Hey try something like a sexy pirate, red riding hood, snow white, you can get a lot if ideas online but keep the skimpyness to a minimum. Something like that


----------



## portia319 (Aug 31, 2009)

We have a "kid" friendly Halloween party too. This year I'm doing a hipper version of Mary Poppins.  Last year I was a broken doll. How about a someone from the 80's? That's pretty easy.


----------



## Minshe (Jul 7, 2011)

If you want to stay on a more traditional Halloween theme, go with a witch, vampire, bride of Frankenstein kind of genre. You can really "hip" up these costumes by doing a more modern take on them. Like wearing a short skirt but wear it with leggings. If you have a top that you want to wear that is too revealing put a shirt underneath it etc. A witch can be really fun with a petticoat, or short skirt and striped leggings tights, get a cheap hat and decorate it all up, add lights.
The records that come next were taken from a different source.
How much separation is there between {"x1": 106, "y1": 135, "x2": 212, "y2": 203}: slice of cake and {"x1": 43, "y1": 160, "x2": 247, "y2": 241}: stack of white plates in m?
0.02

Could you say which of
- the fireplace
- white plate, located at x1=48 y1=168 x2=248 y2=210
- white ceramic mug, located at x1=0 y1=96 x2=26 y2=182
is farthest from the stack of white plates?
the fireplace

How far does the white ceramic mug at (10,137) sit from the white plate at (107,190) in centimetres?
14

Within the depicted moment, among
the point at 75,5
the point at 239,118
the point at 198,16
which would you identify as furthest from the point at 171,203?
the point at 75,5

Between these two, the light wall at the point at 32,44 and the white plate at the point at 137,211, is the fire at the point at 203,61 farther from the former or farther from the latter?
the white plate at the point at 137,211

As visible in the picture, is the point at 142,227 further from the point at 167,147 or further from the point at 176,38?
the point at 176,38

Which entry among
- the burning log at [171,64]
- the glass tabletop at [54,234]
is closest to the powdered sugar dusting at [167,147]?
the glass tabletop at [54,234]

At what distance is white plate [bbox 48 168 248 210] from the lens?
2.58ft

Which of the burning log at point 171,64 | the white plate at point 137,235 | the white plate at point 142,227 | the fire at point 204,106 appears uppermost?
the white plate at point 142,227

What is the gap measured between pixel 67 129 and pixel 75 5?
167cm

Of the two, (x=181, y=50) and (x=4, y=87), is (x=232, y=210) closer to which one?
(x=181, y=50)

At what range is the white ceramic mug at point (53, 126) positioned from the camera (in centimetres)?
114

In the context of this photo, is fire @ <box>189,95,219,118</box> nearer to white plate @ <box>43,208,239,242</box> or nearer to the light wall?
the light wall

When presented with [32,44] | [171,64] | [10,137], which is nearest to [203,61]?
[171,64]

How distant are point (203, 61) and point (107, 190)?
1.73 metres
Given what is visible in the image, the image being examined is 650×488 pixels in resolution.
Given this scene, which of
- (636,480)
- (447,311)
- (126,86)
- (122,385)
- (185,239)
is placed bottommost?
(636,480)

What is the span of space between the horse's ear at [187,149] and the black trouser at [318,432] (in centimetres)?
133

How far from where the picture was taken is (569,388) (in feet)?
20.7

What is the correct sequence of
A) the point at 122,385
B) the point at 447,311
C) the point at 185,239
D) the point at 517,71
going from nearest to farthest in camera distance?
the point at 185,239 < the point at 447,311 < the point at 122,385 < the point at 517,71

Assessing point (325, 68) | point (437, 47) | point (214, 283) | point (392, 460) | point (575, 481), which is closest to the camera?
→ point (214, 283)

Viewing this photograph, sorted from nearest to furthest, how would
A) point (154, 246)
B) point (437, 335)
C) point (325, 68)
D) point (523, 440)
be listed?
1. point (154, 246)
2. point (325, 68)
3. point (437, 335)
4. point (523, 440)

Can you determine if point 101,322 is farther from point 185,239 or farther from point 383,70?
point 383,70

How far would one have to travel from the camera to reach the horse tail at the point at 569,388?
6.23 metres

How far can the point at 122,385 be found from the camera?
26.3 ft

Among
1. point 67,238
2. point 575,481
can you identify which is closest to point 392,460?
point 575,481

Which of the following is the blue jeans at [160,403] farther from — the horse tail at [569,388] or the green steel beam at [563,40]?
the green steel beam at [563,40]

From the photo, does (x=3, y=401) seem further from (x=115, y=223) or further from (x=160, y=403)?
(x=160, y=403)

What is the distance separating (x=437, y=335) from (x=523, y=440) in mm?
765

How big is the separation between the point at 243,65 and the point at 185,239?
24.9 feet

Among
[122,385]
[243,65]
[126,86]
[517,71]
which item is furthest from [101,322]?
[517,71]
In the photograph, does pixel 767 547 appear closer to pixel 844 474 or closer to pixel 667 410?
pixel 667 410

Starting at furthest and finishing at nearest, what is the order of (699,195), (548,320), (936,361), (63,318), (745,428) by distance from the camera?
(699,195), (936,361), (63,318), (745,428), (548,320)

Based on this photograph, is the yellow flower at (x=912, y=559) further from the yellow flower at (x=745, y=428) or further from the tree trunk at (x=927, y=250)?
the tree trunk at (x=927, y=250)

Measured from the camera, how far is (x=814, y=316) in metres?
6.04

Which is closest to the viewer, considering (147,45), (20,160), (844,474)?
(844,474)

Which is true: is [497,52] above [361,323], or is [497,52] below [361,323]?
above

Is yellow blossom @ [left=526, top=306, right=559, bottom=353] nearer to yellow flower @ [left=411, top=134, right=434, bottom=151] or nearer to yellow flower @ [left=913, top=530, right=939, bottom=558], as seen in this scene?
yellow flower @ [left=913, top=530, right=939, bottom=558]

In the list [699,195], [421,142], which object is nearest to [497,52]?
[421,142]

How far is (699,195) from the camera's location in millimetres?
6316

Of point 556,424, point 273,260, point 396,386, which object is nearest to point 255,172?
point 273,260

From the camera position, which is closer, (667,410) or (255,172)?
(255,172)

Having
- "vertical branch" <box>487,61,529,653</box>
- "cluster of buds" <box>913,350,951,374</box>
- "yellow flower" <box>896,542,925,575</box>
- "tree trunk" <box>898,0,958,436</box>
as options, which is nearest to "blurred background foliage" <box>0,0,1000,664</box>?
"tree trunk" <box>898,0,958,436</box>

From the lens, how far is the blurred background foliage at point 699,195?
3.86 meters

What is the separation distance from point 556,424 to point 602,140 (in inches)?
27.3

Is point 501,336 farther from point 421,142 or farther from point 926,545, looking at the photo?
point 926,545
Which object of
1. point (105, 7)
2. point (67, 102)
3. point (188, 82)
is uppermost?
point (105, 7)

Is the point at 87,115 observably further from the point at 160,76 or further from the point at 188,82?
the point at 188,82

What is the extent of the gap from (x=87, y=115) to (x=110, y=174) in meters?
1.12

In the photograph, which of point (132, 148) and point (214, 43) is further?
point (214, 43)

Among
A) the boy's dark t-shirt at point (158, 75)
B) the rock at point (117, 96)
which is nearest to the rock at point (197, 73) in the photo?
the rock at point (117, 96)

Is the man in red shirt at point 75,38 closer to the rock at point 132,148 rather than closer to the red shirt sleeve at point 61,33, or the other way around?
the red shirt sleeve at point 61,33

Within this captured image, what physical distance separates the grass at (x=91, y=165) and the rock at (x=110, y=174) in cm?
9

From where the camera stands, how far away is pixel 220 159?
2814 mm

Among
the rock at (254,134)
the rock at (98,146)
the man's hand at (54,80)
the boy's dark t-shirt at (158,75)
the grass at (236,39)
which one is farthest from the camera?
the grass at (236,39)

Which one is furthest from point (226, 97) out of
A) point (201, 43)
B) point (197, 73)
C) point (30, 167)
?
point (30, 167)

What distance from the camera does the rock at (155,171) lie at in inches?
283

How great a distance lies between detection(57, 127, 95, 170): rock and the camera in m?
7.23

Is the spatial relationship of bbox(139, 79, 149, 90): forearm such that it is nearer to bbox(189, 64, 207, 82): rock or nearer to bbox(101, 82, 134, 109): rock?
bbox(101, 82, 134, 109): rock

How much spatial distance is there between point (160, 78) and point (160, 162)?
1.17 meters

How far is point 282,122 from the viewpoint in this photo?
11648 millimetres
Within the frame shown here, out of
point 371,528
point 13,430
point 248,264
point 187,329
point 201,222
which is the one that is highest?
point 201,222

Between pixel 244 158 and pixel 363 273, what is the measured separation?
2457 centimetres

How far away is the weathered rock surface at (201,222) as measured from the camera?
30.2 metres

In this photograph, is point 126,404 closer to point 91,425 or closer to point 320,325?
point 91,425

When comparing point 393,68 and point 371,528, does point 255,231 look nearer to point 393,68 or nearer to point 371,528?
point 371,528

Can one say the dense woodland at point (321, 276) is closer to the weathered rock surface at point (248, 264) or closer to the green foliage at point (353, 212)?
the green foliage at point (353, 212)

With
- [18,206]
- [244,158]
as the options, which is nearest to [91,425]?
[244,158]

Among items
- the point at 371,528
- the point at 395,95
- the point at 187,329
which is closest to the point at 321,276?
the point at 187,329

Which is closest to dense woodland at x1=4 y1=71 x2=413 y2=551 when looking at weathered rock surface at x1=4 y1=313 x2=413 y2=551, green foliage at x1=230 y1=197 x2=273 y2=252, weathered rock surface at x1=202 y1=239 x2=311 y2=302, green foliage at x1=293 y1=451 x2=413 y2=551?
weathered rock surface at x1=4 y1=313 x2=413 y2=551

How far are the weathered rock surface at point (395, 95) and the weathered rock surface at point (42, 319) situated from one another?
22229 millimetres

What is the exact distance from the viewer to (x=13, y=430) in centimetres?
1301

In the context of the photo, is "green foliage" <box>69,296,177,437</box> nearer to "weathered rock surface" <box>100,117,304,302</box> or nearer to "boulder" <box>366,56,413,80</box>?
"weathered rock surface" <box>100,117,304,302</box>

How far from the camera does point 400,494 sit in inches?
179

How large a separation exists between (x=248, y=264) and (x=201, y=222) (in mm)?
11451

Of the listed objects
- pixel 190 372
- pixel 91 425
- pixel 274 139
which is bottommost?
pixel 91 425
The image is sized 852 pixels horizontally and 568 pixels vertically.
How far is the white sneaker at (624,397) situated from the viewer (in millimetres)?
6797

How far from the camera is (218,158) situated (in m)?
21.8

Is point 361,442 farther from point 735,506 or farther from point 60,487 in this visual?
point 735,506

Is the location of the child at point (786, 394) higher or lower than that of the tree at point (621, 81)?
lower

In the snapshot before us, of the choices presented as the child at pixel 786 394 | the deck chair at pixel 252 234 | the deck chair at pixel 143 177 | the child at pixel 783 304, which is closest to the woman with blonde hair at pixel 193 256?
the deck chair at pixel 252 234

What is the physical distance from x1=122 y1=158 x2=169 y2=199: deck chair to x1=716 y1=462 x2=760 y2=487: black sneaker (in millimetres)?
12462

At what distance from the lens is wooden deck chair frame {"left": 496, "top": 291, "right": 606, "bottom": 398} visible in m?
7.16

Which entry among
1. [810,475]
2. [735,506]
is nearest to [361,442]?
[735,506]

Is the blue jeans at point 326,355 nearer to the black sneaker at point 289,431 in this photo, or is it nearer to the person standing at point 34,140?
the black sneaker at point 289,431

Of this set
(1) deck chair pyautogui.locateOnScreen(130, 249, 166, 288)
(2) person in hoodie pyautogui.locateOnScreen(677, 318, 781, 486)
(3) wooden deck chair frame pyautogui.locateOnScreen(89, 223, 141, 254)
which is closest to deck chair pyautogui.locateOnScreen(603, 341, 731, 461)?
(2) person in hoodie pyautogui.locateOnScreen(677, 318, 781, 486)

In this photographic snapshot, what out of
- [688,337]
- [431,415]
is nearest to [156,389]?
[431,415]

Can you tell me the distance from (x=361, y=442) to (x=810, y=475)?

You could also get one of those tiny hats and go more steampunk. 

You can make something really unique and fun--just stay away from real scary or sexy and go for brighter colors and sparkles as accents. Fairy is another idea you might consider--it can be really pretty and fun or even dark, but intriguing to kids. You could make a great wand, find some really cool wings or make them. Kids like a little bit of scare, but they also love bright, sparkly, jingling, fantasy.


----------



## CatK (Oct 2, 2011)

Hey I love the sexy vampire look. This would still be okay with the kids. I also love the Edward Scissorhands costume. Why can't you show a "bit of skin"? The kids won't mind, as long as it isn't over the top! 

How about this YOUTube video. The costumes are at about the 6.25 min. point in the video tutorial. This is a green Emerald witch - sexy but still covered up??









This is the video 




Happy Halloween


----------



## scarygreen (Oct 12, 2011)

There are many ideas in this video of Daft Punk.
http://www.youtube.com/watch?v=bnRxkDfiqW8


----------